The response to pancreatic enzyme replacement therapy may be poor, and adjunctive treatments may be necessary:

• Secondary dysbiosis may be suspected. Concurrent treatment to address dysbiosis, including probiotics and/or FMT, could be considered

• Acid suppressants (eg, H₂-receptor blockers, such as cimetidine or ranitidine; proton pump inhibitors, such as omeprazole) may be given 20 minutes before a meal to inhibit acid secretion and minimize acid degradation of enzymes in the pancreatic extract; however, these products are expensive, and their value is questionable.

• Serum cobalamin concentrations are commonly decreased in dogs and cats with EPI. Cobalamin supplementation (SC or PO) can be administered.

IBD: See treatment and control of chronic enteropathy.

Lymphangiectasia: See treatment and control of chronic enteropathy.

Infectious causes: Giardiasis can be treated with metronidazole or fenbendazole, and histoplasmosis treated with appropriate antifungal treatment (such as itraconazole with or without amphotericin B).

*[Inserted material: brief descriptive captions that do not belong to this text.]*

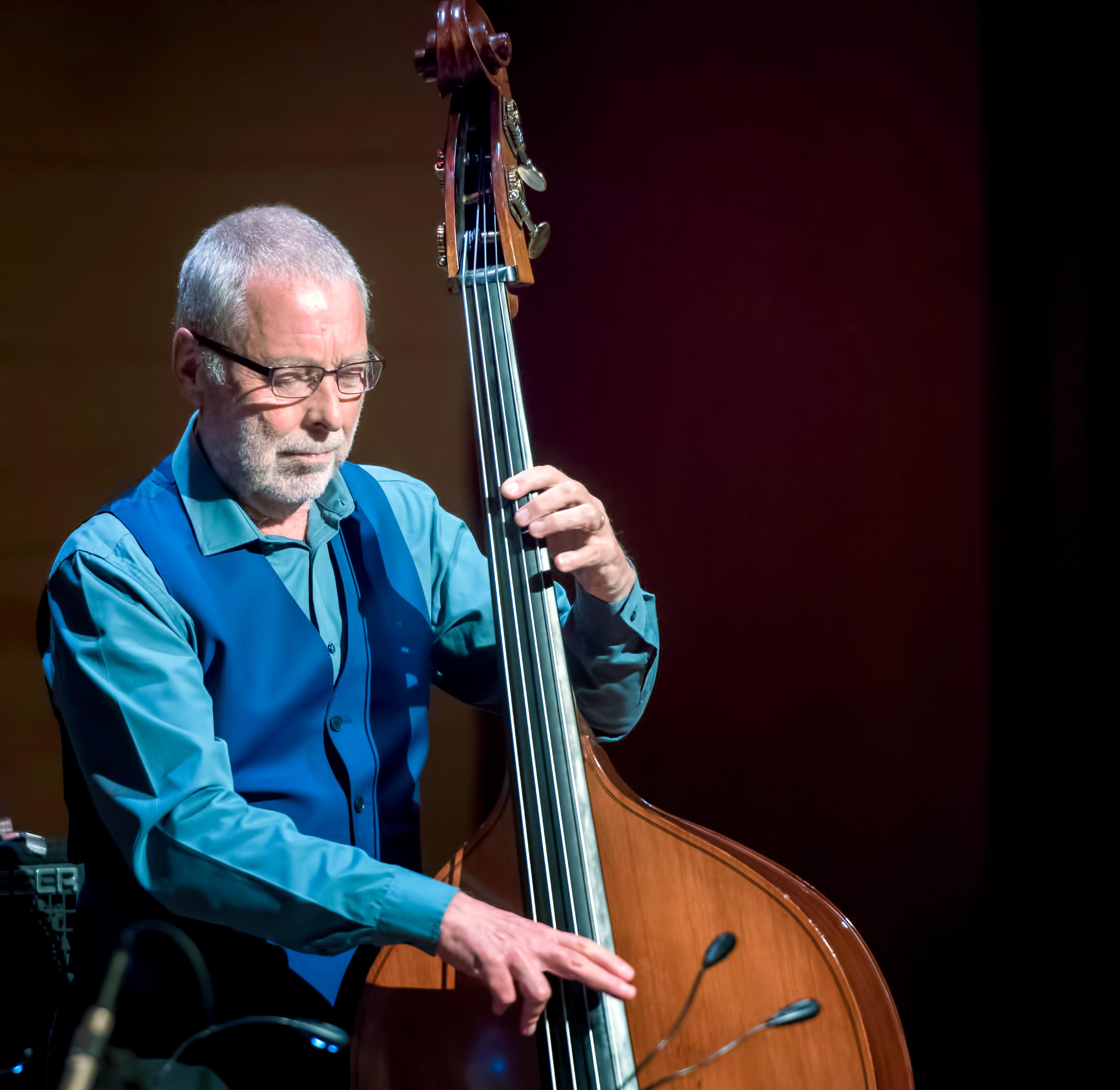 Dave Holland with Zakir Hussain and Chris Potter At The Musical Instrument Museum (MIM) In Phoenix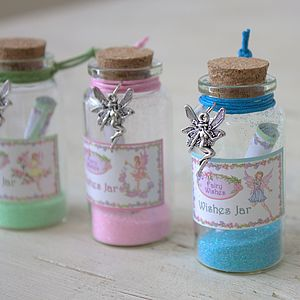 Fairy Wishing Jars - stationery & creative activities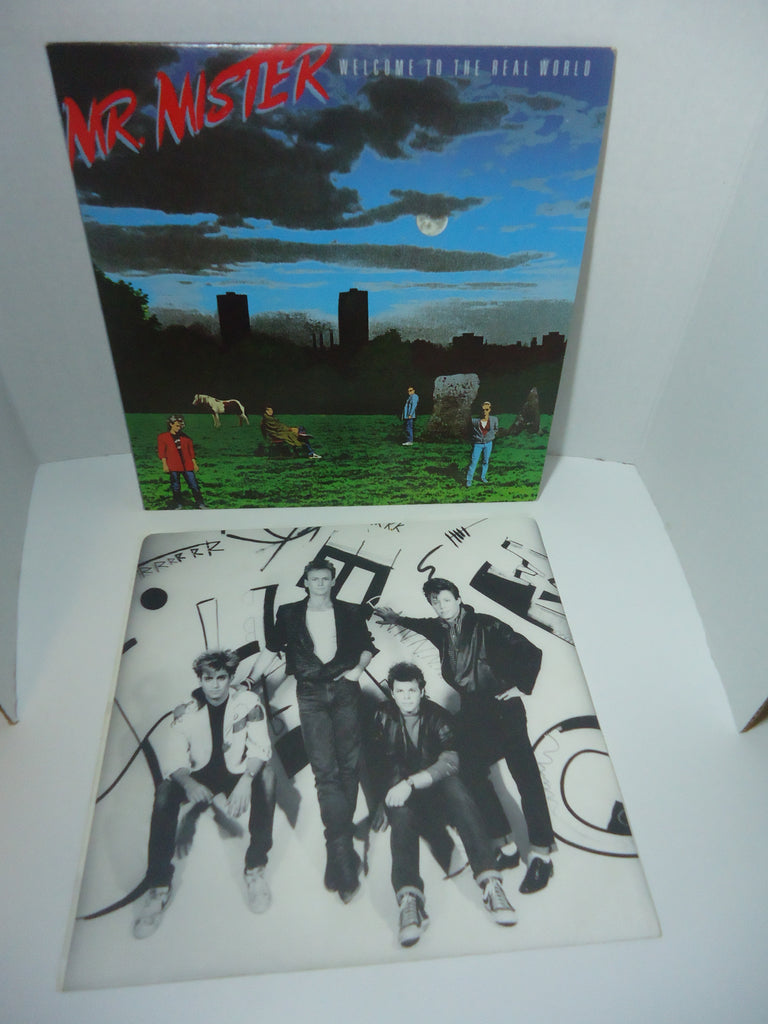Mr. Mister ‎– Welcome To The Real World [Reissue] LP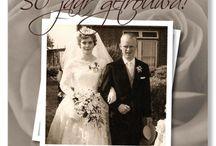 Goud / 50 jaar getrouwd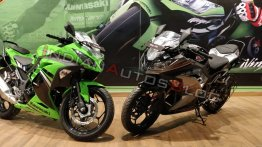 2019 Kawasaki Ninja 300 starts arriving at dealerships – 7 Live images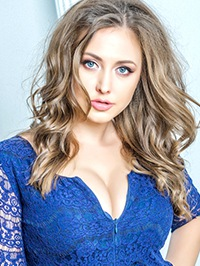 Single Oksana from Odessa, Ukraine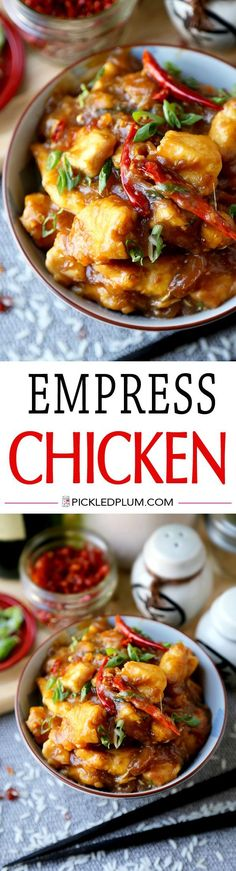 Empress Chicken - Easy sweet and savory chicken stir fry ready in only 20 minutes from start to finish. We love this as a take to work lunch! Chicken, Easy, Chinese, Recipe   pickledplum.com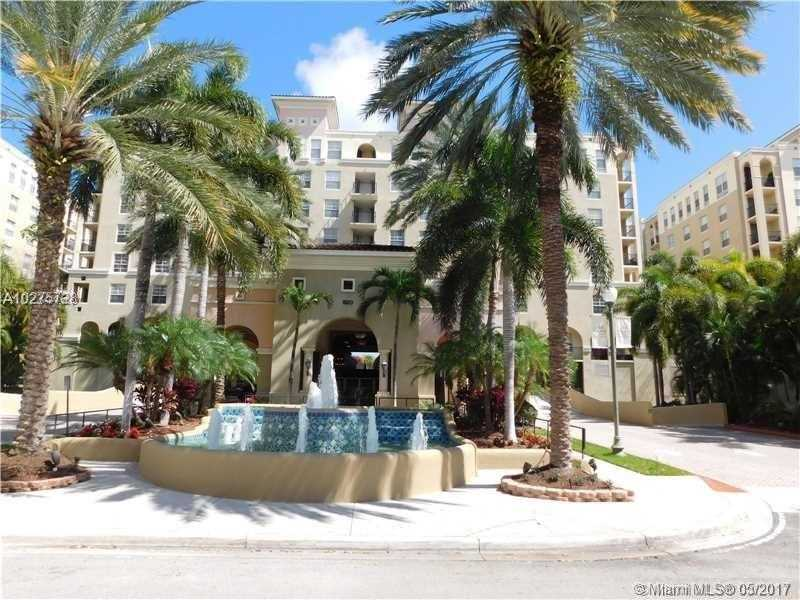 Photo of 520 Southeast 5th Ave  Fort Lauderdale  FL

Intestinal neoplasia: Treatment of alimentary lymphoma involves an appropriate chemotherapy regimen; however, response is very poor in dogs and poor in cats with lymphoblastic forms. In cats, treatment of small cell villous lymphoma with oral prednisone and chlorambucil has been associated with prolonged remission.

Solid tumors of the small intestine (eg, adenocarcinoma) more typically produce clinical signs of intestinal obstruction and bleeding with diarrhea rather than malabsorption. They are managed primarily by surgical resection.